COLUMBUS, Ohio (AP) — A divided Ohio Supreme Court has dismissed a challenge to a now-repealed ordinance in Ohio’s capital city banning bump stocks, which allow semi-automatic weapons to fire rapidly.
The Columbus Dispatch reports that the state’s highest court ruled 4-3 Friday that two Ohio gun-rights groups, Ohioans for Concealed Carry and Buckeye Firearms Foundation, had no standing to sue the city of Columbus.
The court majority decided that the groups had suffered no harm in a case that the justices heard despite the fact that the Columbus City Council had repealed its ordinance a year ago. Officials said that made the case moot but the court disagreed, saying the council could pass the ordinance again in the future.
The court said, however, among other things, that the groups weren’t “taxpayers in their own right” and therefore had not established standing “to bring a taxpayer action.”

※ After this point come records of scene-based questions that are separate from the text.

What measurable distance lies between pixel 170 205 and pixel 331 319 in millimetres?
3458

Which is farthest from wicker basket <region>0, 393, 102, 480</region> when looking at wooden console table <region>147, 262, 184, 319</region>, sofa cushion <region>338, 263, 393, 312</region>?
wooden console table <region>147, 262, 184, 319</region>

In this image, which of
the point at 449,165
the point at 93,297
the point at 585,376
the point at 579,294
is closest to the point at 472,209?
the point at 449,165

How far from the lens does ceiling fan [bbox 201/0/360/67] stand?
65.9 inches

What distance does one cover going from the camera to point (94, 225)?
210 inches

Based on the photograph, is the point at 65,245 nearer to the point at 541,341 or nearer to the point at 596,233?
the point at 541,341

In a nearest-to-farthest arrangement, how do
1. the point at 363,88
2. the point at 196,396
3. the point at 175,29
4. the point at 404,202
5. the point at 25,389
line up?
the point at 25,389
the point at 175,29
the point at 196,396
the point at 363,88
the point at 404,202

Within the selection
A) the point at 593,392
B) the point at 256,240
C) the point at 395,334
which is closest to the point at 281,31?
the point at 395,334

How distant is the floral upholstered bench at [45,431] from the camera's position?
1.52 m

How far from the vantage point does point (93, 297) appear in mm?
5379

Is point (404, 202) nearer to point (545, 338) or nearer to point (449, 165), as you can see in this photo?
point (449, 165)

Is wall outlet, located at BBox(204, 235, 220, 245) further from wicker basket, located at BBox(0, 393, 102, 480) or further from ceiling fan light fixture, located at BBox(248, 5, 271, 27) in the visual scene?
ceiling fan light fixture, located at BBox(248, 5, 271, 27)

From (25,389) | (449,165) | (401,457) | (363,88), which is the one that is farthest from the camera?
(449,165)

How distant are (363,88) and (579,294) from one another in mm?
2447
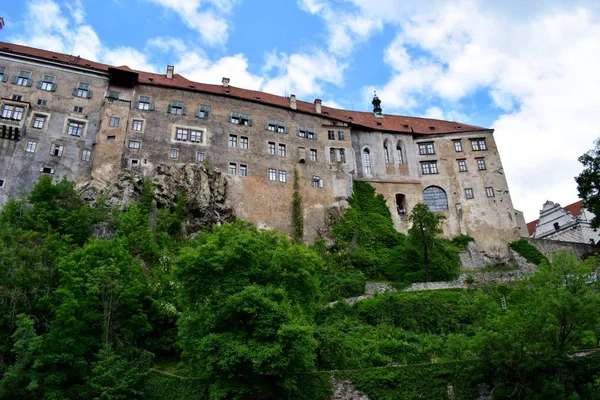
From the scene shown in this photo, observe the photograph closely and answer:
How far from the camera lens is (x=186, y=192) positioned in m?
40.1

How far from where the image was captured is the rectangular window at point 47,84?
4272 centimetres

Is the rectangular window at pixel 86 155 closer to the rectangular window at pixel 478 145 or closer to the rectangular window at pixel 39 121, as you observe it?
the rectangular window at pixel 39 121

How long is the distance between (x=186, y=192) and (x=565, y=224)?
4437 centimetres

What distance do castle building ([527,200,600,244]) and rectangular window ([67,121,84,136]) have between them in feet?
162

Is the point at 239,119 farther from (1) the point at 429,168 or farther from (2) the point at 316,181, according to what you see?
(1) the point at 429,168

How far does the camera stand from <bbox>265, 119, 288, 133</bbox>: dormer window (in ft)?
158

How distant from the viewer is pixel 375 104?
6125 centimetres

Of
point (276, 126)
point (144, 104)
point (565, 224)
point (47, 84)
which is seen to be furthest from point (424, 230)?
point (47, 84)

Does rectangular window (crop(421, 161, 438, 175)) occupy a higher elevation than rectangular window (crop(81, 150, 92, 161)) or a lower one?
higher

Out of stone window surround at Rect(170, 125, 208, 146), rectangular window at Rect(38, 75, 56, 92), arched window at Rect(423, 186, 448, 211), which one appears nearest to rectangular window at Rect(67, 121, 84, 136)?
rectangular window at Rect(38, 75, 56, 92)

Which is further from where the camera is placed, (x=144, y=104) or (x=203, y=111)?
(x=203, y=111)

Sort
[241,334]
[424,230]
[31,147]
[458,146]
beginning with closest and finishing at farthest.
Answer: [241,334] → [424,230] → [31,147] → [458,146]

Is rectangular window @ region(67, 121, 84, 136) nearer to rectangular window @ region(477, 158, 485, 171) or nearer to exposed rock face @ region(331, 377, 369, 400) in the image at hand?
exposed rock face @ region(331, 377, 369, 400)

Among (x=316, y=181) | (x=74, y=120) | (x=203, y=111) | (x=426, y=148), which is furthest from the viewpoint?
(x=426, y=148)
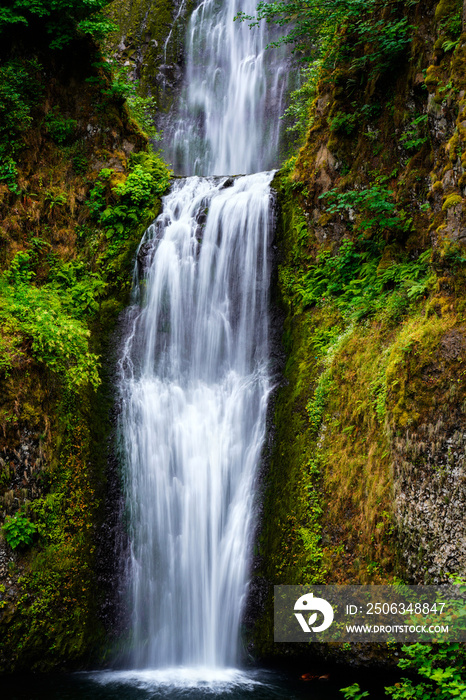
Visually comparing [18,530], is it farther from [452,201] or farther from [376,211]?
[452,201]

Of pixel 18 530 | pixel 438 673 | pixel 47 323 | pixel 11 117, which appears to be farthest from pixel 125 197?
pixel 438 673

The two groups last year had removed their names from the suit after an appeals court loss that also cited their lack of standing. The city also challenged the standing of the sole remaining plaintiff, a member of Ohioans for Concealed Carry, saying he had not been charged with a misdemeanor offense under the ordinance.

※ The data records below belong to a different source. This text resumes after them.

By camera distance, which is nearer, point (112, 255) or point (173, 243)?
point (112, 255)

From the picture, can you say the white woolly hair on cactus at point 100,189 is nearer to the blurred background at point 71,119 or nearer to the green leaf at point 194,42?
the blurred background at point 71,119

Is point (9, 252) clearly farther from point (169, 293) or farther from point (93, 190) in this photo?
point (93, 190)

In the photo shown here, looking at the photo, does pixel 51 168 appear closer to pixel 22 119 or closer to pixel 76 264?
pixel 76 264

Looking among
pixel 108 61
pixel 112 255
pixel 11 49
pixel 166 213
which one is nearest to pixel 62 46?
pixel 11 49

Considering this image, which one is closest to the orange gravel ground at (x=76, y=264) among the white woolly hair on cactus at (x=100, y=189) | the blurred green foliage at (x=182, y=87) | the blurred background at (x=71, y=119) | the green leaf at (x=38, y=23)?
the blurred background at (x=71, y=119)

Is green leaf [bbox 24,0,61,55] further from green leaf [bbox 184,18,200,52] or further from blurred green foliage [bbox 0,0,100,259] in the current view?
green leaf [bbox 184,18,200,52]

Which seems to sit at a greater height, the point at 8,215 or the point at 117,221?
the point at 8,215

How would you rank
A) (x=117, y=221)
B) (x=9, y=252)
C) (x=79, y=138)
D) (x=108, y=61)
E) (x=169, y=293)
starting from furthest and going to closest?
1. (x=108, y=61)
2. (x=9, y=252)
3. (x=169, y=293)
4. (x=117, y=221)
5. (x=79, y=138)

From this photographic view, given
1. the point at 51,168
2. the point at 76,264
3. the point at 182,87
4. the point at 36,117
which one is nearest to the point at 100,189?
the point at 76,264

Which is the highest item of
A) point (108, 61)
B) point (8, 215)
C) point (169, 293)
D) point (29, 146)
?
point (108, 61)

A Franklin County judge in 2018 found the ban to be unconstitutional, but an appeals court reversed that. In March, the U.S. Supreme Court rebuffed a bid to overturn a federal ban on bump stocks that followed the 2017 Las Vegas mass shooting. Columbus said the federal action made the city ordinance unnecessary.
The paper said a representative of Ohioans for Concealed Carry couldn’t be reached and a message seeking comment was left for Buckeye Firearms.